Name: Steph | Date: Sep 12th, 2006 1:36 PM
i honestly dont know how i found this website or your story but my heart told me to give you the insight of another girl who has just recently turned 18 herself and is much alike your daughter... well kicking her out was definately the wrong move cause the last thing she wants is to feel abandoned.. i have felt this many times before and its terrible it doesn't make them feel any better she will only resent you for it... you need to support her emotionally and dont make everything about you and your birthday.. put yourself in her shoes she has the world at her feet right now and anything she wants can be hers and she wants it all so let her try these things.. she will get hurt but sometimes you have to be cruel to be kind... she needs to experience things for herself and if you are there to support her and give her guidence she will be fine.. how much time do you spend with your daughter doing the things that she likes even just favourite past times... small things even just flicking through baby photos or making afternoon treats.. these are the things that i wish my mother would do with me and maybe i would go home more often and spend time with my family... dont just give her everything materialistic cause she will abuse it instead comfort her compromise with her make her your best friend.. encourage her to get a job but dont force her otherwise she will just be more reluctant to the idea just mention the money, the benefits and the experience... maybe help her find one help her write a resume/cv (i dont know what you call them i live in australia) gain trust in her.. i partied before i was 18 and after and my parents were so upset at the state i was in i was shocking i saw past drinking drugs and nightclubbing eventually even without these qualities that i would like my mum to have, that i am sharing with you however this took alot of thinking and self motivation... which sounds like your daughter doesn't have alot of (not meaning to insult you at all)... please take this in as advice from someone in the shoes of your daughter.. she needs you all the time even if you dont see it ... good luck xxxxxxxxxxx 

Name: lindalu | Date: Sep 12th, 2006 2:54 PM
I would tell her that she is welcome to come home any time she wants, BUT! she will have to obay by your house rules. Tell her she is to get a job! that she is not hanging arond the house all day. I wouldnt give her any money and let her know she will paying her car expences, also give her a reasonable time limit to have a job in place. If she doesnt do what you ask in the time frame you gave her, then put her back out! Every house hold has rules, we all have to obide by them or the living envirment will crumble. Be firm mom!

Raw data:
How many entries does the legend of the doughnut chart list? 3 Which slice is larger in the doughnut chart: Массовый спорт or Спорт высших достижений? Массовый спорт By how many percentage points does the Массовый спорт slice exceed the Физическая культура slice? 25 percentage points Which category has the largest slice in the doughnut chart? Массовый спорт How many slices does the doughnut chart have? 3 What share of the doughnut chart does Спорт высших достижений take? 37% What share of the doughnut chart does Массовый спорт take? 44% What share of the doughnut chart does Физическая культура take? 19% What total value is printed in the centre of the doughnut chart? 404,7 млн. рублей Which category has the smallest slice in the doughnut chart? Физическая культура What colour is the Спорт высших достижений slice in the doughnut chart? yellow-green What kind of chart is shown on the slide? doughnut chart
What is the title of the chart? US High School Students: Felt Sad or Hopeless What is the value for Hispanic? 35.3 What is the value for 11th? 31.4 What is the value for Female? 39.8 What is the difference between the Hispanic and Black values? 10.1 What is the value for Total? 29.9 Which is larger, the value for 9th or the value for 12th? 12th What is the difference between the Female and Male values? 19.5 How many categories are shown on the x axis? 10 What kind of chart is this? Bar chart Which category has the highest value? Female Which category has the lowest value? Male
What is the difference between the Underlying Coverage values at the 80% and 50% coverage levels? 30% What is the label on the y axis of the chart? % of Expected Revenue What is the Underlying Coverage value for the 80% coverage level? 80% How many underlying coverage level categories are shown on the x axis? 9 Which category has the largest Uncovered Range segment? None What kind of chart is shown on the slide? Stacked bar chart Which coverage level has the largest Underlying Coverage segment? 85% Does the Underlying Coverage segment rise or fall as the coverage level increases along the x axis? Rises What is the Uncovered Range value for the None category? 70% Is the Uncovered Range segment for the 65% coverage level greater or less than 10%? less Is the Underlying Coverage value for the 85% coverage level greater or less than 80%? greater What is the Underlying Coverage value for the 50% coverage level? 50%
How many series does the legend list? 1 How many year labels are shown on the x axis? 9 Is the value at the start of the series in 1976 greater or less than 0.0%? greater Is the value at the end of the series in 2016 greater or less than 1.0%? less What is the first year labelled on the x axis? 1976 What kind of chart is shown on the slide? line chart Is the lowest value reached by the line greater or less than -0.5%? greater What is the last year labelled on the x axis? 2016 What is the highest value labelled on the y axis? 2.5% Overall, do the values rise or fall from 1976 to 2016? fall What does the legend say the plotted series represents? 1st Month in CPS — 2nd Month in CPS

Task: Transcribe the part of the forum replies starting with "Name: lindalu |" and going on through "Be firm mom!".

Response box:
Name: lindalu | Date: Sep 12th, 2006 2:54 PM
I would tell her that she is welcome to come home any time she wants, BUT! she will have to obay by your house rules. Tell her she is to get a job! that she is not hanging arond the house all day. I wouldnt give her any money and let her know she will paying her car expences, also give her a reasonable time limit to have a job in place. If she doesnt do what you ask in the time frame you gave her, then put her back out! Every house hold has rules, we all have to obide by them or the living envirment will crumble. Be firm mom!